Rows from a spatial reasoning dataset
** begin **

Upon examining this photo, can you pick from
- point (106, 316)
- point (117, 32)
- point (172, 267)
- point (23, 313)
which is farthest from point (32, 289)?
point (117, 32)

** end **

Task details
Can you rewrite the items above with "farthest" changed to "most distant" and everything else left as it is?

Final result
Upon examining this photo, can you pick from
- point (106, 316)
- point (117, 32)
- point (172, 267)
- point (23, 313)
which is most distant from point (32, 289)?
point (117, 32)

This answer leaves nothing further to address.